(Inside Science) -- Quantum mechanics can explain all the known forces of nature except gravity. Now researchers suggest the first tabletop experiment to potentially reveal whether gravity also behaves in a quantum way. The results of this work could help scientists figure out how black holes work and how the universe was born, as well as perhaps bringing them a key step closer to a "theory of everything."
Currently, scientists have two disparate theories that can mostly describe every aspect of how the universe operates at both its tiniest and largest scales. Quantum mechanics can explain the behavior of all the known particles, while general relativity describes the nature of gravity and the fabric of space and time.
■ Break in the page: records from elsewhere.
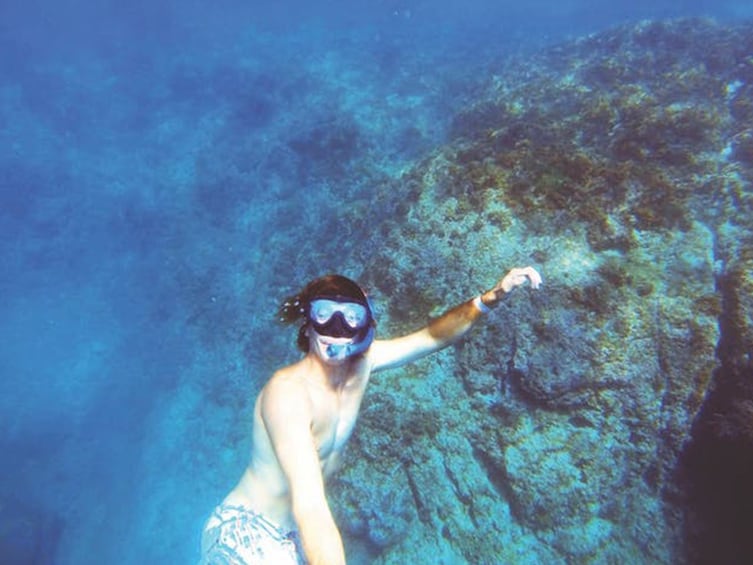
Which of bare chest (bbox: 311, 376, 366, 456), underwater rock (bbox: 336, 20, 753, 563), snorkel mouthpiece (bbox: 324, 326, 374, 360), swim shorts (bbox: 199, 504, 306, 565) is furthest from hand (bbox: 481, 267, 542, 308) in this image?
swim shorts (bbox: 199, 504, 306, 565)

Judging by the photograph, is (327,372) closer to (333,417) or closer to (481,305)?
(333,417)

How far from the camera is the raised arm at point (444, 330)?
3.58 meters

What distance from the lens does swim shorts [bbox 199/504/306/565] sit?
3078 mm

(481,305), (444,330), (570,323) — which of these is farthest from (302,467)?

Quantum mechanics suggests that atoms and other building blocks of the cosmos can behave in a surreal manner -- for instance, they can behave as both particles or waves, or exist in states of flux known as "superpositions" where each can spin in opposite directions at the same time. General relativity suggests the greater an object's mass, the more it distorts space-time, which strengthens its gravitational pull.
If scientists can show that gravity acts in a quantum manner, similar to how light waves also behave like photons, this could help scientists to devise a "theory of everything" that explains all the known forces. It could also help find answers to some of the greatest mysteries in the universe. One example is the behavior of infinitely dense regions known as singularities, thought to exist both within black holes and at the Big Bang at the very beginning of the universe. A better understanding of how space-time works at infinitesimal quantum levels could help explain what happens inside singularities.
"We may be able to understand whether the universe began with a Big Bang, or if there was a universe before the Big Bang," said study co-lead author Sougato Bose, a quantum optics researcher at the University College London.
However, gravity is so much weaker than other known forces that designing experiments to see if gravity is quantum is challenging. Scientists have measured gravitational fields from planets and stars before, but it is extraordinarily difficult to measure the minuscule gravitational pulls between microscopic quantum-scale objects. "So far technology has been unable to provide an experiment that could probe whether gravity displays quantum effects," said quantum physicist Chiara Marletto at the University of Oxford in England.
Now researchers suggest a tabletop experiment to potentially reveal if gravity is quantum. It aims to do so by seeing if gravity can generate a quantum link known as "entanglement" between particles, such that one particle can instantaneously influence another particle no matter where it is in the universe.
"The idea of testing quantum nature of gravity has been sought by many, but a concrete tabletop experiment has been lacking," said study co-lead author Anupam Mazumdar, a quantum gravity researcher at the University of Groningen in the Netherlands. The scientists detailed their concept in a study accepted by the journal Physical Review Letters.
The experiment involves two spherical crystals, such as diamonds, that are each about one hundredth of a billionth of a gram in weight and roughly 2 microns wide, or about one-fiftieth the diameter of the average human hair. In the center of each crystal is an artificially introduced defect known as a nitrogen vacancy center, because nitrogen atoms are located near these defects.
The crystals are separated by at least 100 microns and kept aloft by laser beams. Magnets and microwaves set the spinning of the particles in their defects in a state of superposition. These crystals are cooled so that heat does not disrupt these superpositions. They are also kept in vacuum so that atoms do not collide with and disturb the crystals. This way the crystals can only interact with one another other than their gravitational pulls.
The scientists then let these crystals fall at the same time. If gravity can indeed behave in a quantum mechanical manner, then the gravitational pull each crystal exerts on the other should entangle them together.
To measure the potential entanglement, the researchers then shine lasers on the crystals at the end of the drop. If the particles in the defects are spinning one way, they will fluoresce, and if they spin the other way, they will not. If the spins are in sync in these separate crystals more often than chance would predict, "then the masses must be entangled," Bose said. And "if the two particles can become entangled only via the action of gravity, then gravity itself must be quantum," said Marletto, who proposed a similar experiment with her colleague Vlatko Vedral.
This experiment should be possible with upcoming technology, although when it might get carried out "is difficult to predict," Mazumdar said. According to Mazumdar, to perform this experiment, the researchers will need to cool the micro-crystals down to at least minus 196 degrees Celsius (minus 321 degrees Fahrenheit) and to generate a vacuum a few orders of magnitude purer than currently attainted to date.
If the eventual experiment does not find entanglement, that does not necessarily mean gravity is not quantum. Electromagnetic interactions or some other source of interference might prevent any gravity-triggered entanglement, Marletto said.
Still, if the experiment does prove gravity is quantum, subsequent research can test which competing models of quantum gravity work best. Since different models of quantum gravity may predict different amounts of entanglement, between the masses, it would be interesting to see if the experiment may support some models and rule out others, Marletto said.